Far too much to do. Things going wrong left right and centre and I’m desperately trying to keep a calm level head in the middle of it all. A couple of people at work are trying to make a drama out of relatively minor things whilst being critical of those who are getting on with life despite difficult challenges being thrown at them. One person in particular loves to take someone else’s crisis and turn it into their own melodrama and she has been on top form this week. I’ve had a very strong desire to just shut myself in my office and hide.
I’m away next week on a fellowship module then on annual leave for the next two weeks. The following week brings another fellowship module. I’m going to be away from work for 4 weeks at a time when several fairly major things are kicking off and need sorting. I’m petrified of what I will return to and I’m risking it over shadowing my holiday. I’m missing team meeting and today wrote out everything that needs to be passed onto the team. The general theme was ‘I asked you to do x, I emailed you about x, I made a crib sheet showing how to do x, we frequently discuss the need to do x at team meeting. X is not being done. What do I have to do to make you do it?’

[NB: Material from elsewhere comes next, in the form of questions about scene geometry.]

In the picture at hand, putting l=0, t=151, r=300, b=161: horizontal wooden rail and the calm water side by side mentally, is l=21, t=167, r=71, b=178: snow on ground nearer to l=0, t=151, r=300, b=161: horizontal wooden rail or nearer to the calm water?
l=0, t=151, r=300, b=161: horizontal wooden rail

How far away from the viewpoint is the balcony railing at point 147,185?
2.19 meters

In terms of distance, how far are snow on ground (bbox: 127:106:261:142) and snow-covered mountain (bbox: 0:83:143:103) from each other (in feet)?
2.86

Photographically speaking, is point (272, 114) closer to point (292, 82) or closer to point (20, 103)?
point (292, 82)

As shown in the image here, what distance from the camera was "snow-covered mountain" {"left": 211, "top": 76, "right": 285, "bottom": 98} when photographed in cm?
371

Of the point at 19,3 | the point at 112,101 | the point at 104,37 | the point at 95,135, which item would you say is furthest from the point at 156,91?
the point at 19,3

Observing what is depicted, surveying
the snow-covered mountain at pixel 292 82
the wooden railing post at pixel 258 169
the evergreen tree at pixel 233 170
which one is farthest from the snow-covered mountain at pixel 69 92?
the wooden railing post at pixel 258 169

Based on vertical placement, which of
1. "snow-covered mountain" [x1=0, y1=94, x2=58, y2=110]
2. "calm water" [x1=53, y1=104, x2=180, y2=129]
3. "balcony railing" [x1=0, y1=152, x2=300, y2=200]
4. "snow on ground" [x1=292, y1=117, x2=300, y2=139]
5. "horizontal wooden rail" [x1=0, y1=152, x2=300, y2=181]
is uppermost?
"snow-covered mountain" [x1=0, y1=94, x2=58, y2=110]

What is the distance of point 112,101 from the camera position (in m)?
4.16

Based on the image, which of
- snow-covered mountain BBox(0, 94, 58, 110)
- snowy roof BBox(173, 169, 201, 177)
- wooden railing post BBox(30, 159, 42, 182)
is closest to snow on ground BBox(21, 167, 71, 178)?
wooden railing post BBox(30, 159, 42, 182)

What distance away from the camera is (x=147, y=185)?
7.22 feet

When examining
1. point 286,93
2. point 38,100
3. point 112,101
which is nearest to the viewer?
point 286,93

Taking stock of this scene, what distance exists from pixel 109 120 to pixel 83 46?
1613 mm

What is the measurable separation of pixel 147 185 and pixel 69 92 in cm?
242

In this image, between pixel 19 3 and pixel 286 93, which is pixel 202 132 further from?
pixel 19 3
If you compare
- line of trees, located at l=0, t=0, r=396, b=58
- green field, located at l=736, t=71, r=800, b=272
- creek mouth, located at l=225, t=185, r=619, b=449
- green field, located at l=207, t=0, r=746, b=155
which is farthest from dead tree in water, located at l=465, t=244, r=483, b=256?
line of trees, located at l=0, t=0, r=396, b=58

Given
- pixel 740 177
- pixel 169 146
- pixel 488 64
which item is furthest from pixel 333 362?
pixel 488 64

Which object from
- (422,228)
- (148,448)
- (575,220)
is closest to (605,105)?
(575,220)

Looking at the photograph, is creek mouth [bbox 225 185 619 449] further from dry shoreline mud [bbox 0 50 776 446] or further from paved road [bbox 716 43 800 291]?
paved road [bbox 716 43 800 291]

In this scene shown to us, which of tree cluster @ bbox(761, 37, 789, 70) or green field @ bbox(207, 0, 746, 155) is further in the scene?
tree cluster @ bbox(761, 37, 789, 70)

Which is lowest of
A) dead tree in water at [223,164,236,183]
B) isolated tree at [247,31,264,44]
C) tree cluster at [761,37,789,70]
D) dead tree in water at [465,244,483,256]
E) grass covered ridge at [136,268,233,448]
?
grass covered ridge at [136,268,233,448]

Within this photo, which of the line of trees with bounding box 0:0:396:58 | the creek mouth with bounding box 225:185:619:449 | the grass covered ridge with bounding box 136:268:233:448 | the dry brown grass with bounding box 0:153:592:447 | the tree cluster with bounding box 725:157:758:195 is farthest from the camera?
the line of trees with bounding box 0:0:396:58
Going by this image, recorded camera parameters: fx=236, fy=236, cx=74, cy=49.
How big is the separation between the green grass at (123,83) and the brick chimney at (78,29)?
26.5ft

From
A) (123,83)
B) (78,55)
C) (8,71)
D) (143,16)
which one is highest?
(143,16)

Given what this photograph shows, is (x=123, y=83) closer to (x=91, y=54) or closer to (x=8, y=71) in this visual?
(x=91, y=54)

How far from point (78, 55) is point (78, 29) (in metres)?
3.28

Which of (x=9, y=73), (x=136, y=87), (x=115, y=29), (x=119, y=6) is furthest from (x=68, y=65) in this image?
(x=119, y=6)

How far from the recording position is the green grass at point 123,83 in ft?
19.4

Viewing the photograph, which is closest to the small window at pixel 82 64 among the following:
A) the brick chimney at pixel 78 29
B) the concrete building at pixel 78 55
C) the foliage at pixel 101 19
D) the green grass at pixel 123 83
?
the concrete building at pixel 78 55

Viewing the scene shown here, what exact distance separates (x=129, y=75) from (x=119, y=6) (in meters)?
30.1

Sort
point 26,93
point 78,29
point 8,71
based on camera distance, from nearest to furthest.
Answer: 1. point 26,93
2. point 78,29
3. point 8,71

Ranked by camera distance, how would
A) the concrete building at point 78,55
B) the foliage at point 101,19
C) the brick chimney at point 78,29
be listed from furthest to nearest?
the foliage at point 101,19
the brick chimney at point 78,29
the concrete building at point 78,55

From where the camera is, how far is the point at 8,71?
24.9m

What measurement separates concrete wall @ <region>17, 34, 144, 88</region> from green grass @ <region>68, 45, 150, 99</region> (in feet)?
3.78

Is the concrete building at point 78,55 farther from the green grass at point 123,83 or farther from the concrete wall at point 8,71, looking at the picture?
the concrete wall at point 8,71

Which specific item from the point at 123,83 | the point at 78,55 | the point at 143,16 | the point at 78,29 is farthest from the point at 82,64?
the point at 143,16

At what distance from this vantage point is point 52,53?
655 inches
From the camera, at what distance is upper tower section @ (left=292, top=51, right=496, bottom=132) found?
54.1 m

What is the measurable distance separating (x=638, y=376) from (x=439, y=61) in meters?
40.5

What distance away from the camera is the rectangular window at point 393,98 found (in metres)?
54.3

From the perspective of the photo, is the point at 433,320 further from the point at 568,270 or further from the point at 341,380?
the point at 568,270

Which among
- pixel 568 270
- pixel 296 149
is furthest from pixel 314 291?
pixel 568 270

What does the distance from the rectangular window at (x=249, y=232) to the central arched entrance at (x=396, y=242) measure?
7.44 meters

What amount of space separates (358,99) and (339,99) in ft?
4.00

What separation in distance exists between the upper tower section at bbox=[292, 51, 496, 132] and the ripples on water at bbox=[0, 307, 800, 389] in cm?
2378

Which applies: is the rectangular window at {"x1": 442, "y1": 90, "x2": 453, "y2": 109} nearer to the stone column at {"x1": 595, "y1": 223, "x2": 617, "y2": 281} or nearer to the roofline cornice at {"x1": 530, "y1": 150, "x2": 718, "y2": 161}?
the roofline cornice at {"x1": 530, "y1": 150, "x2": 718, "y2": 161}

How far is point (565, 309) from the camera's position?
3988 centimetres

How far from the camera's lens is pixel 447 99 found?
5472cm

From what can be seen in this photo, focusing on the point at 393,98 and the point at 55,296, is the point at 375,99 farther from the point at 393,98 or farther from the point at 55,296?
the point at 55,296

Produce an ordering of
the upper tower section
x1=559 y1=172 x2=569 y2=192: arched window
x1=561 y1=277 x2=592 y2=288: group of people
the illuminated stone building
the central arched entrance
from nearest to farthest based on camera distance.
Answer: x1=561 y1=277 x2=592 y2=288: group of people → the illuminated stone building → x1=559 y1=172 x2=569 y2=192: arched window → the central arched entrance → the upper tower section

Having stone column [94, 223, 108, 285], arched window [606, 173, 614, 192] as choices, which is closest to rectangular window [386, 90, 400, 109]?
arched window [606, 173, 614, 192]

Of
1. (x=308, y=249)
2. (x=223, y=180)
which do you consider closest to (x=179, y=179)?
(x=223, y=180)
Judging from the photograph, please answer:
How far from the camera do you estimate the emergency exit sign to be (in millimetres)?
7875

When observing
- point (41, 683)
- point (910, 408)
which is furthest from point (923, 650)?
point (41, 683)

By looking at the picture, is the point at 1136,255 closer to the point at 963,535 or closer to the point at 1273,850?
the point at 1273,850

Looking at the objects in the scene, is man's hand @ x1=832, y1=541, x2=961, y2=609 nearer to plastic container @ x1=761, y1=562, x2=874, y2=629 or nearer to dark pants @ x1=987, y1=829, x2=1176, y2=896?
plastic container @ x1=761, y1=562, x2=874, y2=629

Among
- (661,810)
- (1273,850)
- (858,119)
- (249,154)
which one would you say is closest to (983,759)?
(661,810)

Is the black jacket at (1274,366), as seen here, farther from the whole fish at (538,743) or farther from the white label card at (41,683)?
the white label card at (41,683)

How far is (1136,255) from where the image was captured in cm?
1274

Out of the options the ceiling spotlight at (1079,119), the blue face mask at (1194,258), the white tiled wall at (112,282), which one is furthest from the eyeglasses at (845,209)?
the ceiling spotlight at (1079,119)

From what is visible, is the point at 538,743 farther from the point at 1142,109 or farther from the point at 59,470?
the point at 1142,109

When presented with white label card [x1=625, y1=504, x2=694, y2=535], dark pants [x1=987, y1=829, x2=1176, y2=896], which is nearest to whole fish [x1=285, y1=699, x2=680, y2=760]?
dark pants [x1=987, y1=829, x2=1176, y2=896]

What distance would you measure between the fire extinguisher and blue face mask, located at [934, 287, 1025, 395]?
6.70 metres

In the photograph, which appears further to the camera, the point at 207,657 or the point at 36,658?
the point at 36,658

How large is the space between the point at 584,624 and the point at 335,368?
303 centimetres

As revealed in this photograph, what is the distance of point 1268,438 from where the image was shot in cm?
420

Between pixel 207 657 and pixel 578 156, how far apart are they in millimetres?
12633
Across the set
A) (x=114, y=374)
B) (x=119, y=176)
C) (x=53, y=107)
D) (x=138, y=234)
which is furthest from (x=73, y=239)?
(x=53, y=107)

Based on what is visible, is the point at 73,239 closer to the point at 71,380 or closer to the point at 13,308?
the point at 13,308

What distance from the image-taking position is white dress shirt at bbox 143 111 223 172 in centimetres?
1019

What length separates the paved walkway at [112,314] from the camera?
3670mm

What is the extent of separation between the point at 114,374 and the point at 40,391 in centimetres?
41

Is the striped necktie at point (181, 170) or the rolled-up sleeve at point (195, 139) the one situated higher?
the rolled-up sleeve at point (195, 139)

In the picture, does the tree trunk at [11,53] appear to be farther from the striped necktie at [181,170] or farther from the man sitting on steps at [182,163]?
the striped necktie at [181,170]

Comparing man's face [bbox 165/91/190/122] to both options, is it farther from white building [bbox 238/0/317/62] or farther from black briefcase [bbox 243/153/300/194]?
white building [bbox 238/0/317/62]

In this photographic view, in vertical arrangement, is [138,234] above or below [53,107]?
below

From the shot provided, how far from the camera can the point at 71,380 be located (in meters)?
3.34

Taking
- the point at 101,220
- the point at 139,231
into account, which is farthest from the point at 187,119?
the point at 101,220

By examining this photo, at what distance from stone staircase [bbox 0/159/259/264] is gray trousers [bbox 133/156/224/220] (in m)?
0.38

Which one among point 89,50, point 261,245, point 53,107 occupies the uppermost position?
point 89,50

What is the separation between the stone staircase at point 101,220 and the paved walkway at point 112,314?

The desire to scream and then slap people can be quite overpowering at times.
I know I am again being a miserable tired moany person who probably needs a slap herself more than anyone.
So, a sad straw clutching exercise about the positives –
- Finally replaced the rear bulb in my car after half an hour of swearing. I can now drive at night without the fear of being stopped by the police (Its been out for 3 weeks – I know I’m bad)
- Took the cat to the vets yesterday for his boosters. This had also been on my list of jobs I didn’t have the energy to sort. He’s going into the cattery in two weeks and my conscience told me I had to get them done now. He had one manky tooth but our vet is very honest and said it wasn’t worth the money to get one tooth done. He’s got to go back in 6 months in the hope that the rest of his teeth are bad enough to justify cleaning them.
- Got my new phone. I love it. Also feel very sad that I like to read the Guardian in bed at night.
- Samuel no longer cries when I drop him off at nursery. Since changing nurseries in November he had been hysterical whenever I left him. I found this hard as he’d never cried when I left him at his previous nursery. Even though they told me he was fine within a few minutes of leaving him, it still always unnerved me. I’m now going to work feeling happier about leaving him.
- Someone from IT managed to get my VPN log in for my laptop fixed today after two weeks of dithering with service desk and BT.
- I bought a new handbag from ebay for such a bargain price I feel guilty that I paid too little for it. I felt I was taking a risk but the bag was immaculate.